In an interview with the Paris Review, Seidel said of his work: "I like poems that are daggers that sing. I like poems that for all the power of the sentiments expressed, and all the power to upset and offend, are so well-made that they’re achieved things. However much they upset you, they also affect you."

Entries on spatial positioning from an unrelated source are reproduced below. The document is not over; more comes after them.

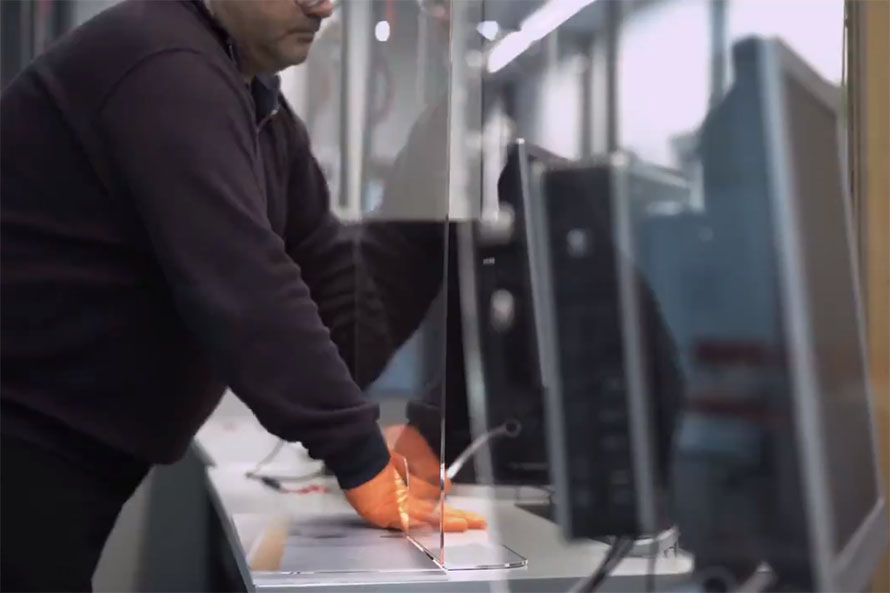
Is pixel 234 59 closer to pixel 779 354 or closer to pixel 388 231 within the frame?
pixel 388 231

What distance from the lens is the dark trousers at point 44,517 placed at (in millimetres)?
791

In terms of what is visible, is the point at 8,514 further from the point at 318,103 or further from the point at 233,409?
the point at 318,103

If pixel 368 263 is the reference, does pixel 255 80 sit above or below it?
above

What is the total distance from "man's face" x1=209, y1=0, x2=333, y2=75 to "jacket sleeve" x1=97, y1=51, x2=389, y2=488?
99 mm

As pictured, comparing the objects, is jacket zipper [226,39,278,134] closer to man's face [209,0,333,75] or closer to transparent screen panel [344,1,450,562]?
man's face [209,0,333,75]

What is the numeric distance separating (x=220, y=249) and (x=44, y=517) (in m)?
0.30

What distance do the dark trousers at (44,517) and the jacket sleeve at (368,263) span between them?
306mm

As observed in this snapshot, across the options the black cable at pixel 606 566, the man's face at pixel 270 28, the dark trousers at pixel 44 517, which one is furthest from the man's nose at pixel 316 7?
the black cable at pixel 606 566

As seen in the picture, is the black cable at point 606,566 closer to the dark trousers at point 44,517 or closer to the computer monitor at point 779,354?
the computer monitor at point 779,354

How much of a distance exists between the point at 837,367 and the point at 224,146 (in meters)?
0.53

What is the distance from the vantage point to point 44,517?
802mm

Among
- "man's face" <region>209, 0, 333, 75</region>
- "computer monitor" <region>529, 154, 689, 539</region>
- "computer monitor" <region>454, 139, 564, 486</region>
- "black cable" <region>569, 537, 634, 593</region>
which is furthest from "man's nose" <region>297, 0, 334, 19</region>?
"black cable" <region>569, 537, 634, 593</region>

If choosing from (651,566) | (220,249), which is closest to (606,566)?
(651,566)

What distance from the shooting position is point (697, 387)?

Readers who prefer poetry propelled by quick cuts and surprising juxtapositions, who find pleasure in a well-executed rhyme and exhilarate in reading the explicitly illicit, will love many of these poems (“Palm Sunday,” “Track Bike,” “Rain”). These poems neither propose any solutions for the world’s ills nor are they a call to action. They are a singular consciousness witnessing contemporary times and relishing the freedom of speech and creative spirit:
Oh black-and-yellow-moonlit sea,
Oh fattest black-and-yellow August bumblebee,
I struggle to shut my snout.
I burst out in the street like someone just let out.